Rewrite the part of the listing that opens with the line containing "För passform för" and closes with the line containing "БОМБЕР-ОЛИМПИЙКА СВЕТЛО-РОЗОВЫЙ", changing "Luxury" to "Premium" and leaving everything else as it is. Give only those lines, without the pictures.

> **LISTED RECORDS**:
-- Opening Marker --

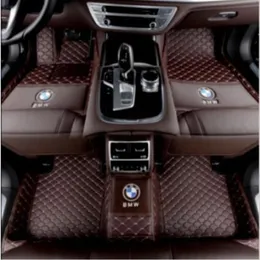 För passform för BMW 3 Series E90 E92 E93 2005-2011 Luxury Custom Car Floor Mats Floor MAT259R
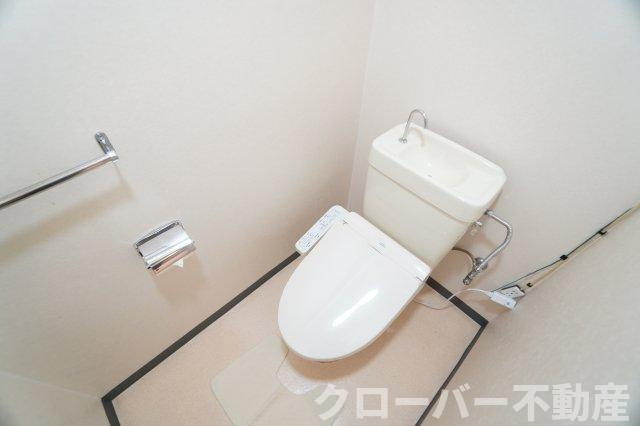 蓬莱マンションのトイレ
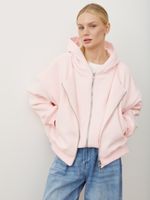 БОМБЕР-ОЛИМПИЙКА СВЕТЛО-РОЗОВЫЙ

-- Closing Marker --
-- Opening Marker --

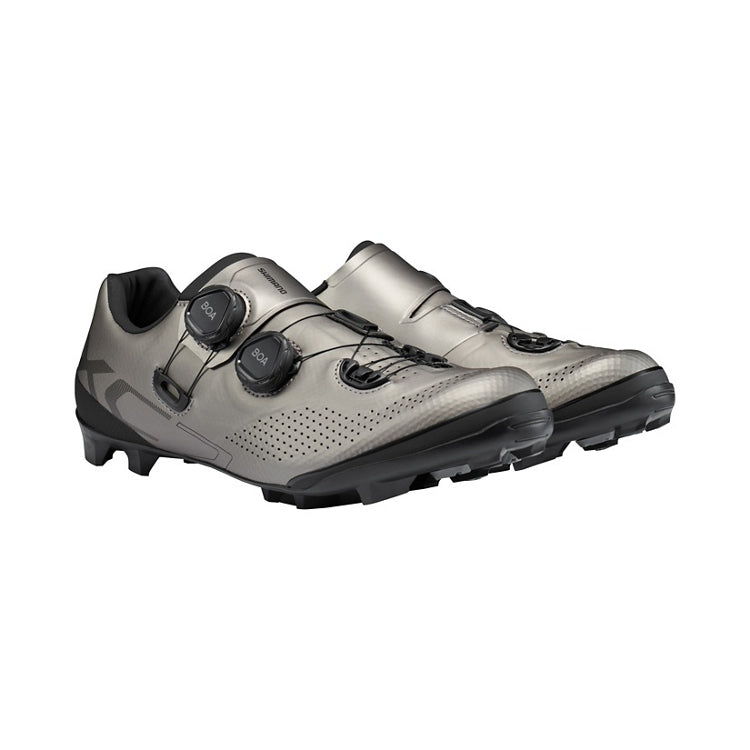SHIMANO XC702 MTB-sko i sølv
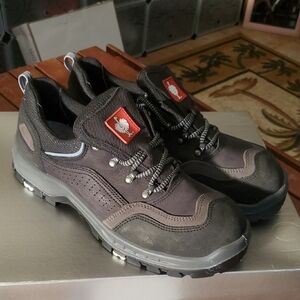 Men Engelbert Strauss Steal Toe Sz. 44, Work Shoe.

-- Closing Marker --

> **ANSWER FOR THE TASK**:
 För passform för BMW 3 Series E90 E92 E93 2005-2011 Premium Custom Car Floor Mats Floor MAT259R
 蓬莱マンションのトイレ
 БОМБЕР-ОЛИМПИЙКА СВЕТЛО-РОЗОВЫЙ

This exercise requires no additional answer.